## ENTRIES SUPPLIED
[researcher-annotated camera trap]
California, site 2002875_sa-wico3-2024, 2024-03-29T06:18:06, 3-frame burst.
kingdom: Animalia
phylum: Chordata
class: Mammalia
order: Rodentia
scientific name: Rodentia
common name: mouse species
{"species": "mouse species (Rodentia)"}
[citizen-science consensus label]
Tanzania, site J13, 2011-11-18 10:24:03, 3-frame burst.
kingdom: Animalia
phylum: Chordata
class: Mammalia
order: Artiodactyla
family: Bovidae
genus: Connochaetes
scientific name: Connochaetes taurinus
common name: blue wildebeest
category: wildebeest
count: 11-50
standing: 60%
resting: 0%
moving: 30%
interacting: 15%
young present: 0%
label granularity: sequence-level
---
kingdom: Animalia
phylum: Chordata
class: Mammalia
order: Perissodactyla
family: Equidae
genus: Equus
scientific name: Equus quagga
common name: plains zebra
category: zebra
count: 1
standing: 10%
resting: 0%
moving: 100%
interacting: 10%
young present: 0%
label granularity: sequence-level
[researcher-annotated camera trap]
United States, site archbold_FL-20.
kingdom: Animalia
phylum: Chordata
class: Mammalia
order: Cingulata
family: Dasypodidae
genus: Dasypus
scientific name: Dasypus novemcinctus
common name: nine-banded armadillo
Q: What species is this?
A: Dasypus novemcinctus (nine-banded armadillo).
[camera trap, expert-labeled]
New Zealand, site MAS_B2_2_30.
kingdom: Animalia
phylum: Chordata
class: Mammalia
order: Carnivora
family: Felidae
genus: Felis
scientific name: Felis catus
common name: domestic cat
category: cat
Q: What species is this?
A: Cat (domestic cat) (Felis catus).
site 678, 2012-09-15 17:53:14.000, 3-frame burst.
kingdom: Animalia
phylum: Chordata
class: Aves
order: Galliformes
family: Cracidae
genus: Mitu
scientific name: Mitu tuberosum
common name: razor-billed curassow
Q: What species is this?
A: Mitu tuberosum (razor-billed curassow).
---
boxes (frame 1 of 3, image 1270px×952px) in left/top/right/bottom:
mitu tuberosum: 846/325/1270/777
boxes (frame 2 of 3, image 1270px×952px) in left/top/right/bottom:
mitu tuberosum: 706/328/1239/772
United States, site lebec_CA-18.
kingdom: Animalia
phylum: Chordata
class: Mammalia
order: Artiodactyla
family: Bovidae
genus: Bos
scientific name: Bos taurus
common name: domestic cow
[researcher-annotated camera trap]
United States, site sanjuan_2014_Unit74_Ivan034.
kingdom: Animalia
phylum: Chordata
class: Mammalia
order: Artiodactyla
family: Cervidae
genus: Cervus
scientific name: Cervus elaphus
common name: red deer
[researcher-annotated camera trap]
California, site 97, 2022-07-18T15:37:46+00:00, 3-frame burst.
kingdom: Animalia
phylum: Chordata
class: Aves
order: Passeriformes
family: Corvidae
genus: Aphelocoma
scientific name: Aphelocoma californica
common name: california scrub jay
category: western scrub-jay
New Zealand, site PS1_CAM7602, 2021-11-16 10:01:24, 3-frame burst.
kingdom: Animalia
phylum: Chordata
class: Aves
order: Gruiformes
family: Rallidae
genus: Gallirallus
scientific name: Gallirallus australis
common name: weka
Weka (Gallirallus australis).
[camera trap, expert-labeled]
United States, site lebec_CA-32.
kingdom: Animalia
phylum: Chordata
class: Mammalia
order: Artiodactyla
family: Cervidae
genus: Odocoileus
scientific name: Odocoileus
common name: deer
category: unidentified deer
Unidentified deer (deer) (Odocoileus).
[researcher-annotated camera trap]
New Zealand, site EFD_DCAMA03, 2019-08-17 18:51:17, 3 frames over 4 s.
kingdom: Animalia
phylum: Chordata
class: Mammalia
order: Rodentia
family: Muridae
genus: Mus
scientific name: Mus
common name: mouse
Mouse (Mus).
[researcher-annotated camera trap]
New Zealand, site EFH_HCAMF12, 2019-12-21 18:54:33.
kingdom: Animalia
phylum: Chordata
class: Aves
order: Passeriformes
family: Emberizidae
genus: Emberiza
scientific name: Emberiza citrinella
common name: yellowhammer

## HOW TO COMPLETE THIS TASK
Return the full material exactly.

## TASK ANSWER
[researcher-annotated camera trap]
California, site 2002875_sa-wico3-2024, 2024-03-29T06:18:06, 3-frame burst.
kingdom: Animalia
phylum: Chordata
class: Mammalia
order: Rodentia
scientific name: Rodentia
common name: mouse species
{"species": "mouse species (Rodentia)"}
[citizen-science consensus label]
Tanzania, site J13, 2011-11-18 10:24:03, 3-frame burst.
kingdom: Animalia
phylum: Chordata
class: Mammalia
order: Artiodactyla
family: Bovidae
genus: Connochaetes
scientific name: Connochaetes taurinus
common name: blue wildebeest
category: wildebeest
count: 11-50
standing: 60%
resting: 0%
moving: 30%
interacting: 15%
young present: 0%
label granularity: sequence-level
---
kingdom: Animalia
phylum: Chordata
class: Mammalia
order: Perissodactyla
family: Equidae
genus: Equus
scientific name: Equus quagga
common name: plains zebra
category: zebra
count: 1
standing: 10%
resting: 0%
moving: 100%
interacting: 10%
young present: 0%
label granularity: sequence-level
[researcher-annotated camera trap]
United States, site archbold_FL-20.
kingdom: Animalia
phylum: Chordata
class: Mammalia
order: Cingulata
family: Dasypodidae
genus: Dasypus
scientific name: Dasypus novemcinctus
common name: nine-banded armadillo
Q: What species is this?
A: Dasypus novemcinctus (nine-banded armadillo).
[camera trap, expert-labeled]
New Zealand, site MAS_B2_2_30.
kingdom: Animalia
phylum: Chordata
class: Mammalia
order: Carnivora
family: Felidae
genus: Felis
scientific name: Felis catus
common name: domestic cat
category: cat
Q: What species is this?
A: Cat (domestic cat) (Felis catus).
site 678, 2012-09-15 17:53:14.000, 3-frame burst.
kingdom: Animalia
phylum: Chordata
class: Aves
order: Galliformes
family: Cracidae
genus: Mitu
scientific name: Mitu tuberosum
common name: razor-billed curassow
Q: What species is this?
A: Mitu tuberosum (razor-billed curassow).
---
boxes (frame 1 of 3, image 1270px×952px) in left/top/right/bottom:
mitu tuberosum: 846/325/1270/777
boxes (frame 2 of 3, image 1270px×952px) in left/top/right/bottom:
mitu tuberosum: 706/328/1239/772
United States, site lebec_CA-18.
kingdom: Animalia
phylum: Chordata
class: Mammalia
order: Artiodactyla
family: Bovidae
genus: Bos
scientific name: Bos taurus
common name: domestic cow
[researcher-annotated camera trap]
United States, site sanjuan_2014_Unit74_Ivan034.
kingdom: Animalia
phylum: Chordata
class: Mammalia
order: Artiodactyla
family: Cervidae
genus: Cervus
scientific name: Cervus elaphus
common name: red deer
[researcher-annotated camera trap]
California, site 97, 2022-07-18T15:37:46+00:00, 3-frame burst.
kingdom: Animalia
phylum: Chordata
class: Aves
order: Passeriformes
family: Corvidae
genus: Aphelocoma
scientific name: Aphelocoma californica
common name: california scrub jay
category: western scrub-jay
New Zealand, site PS1_CAM7602, 2021-11-16 10:01:24, 3-frame burst.
kingdom: Animalia
phylum: Chordata
class: Aves
order: Gruiformes
family: Rallidae
genus: Gallirallus
scientific name: Gallirallus australis
common name: weka
Weka (Gallirallus australis).
[camera trap, expert-labeled]
United States, site lebec_CA-32.
kingdom: Animalia
phylum: Chordata
class: Mammalia
order: Artiodactyla
family: Cervidae
genus: Odocoileus
scientific name: Odocoileus
common name: deer
category: unidentified deer
Unidentified deer (deer) (Odocoileus).
[researcher-annotated camera trap]
New Zealand, site EFD_DCAMA03, 2019-08-17 18:51:17, 3 frames over 4 s.
kingdom: Animalia
phylum: Chordata
class: Mammalia
order: Rodentia
family: Muridae
genus: Mus
scientific name: Mus
common name: mouse
Mouse (Mus).
[researcher-annotated camera trap]
New Zealand, site EFH_HCAMF12, 2019-12-21 18:54:33.
kingdom: Animalia
phylum: Chordata
class: Aves
order: Passeriformes
family: Emberizidae
genus: Emberiza
scientific name: Emberiza citrinella
common name: yellowhammer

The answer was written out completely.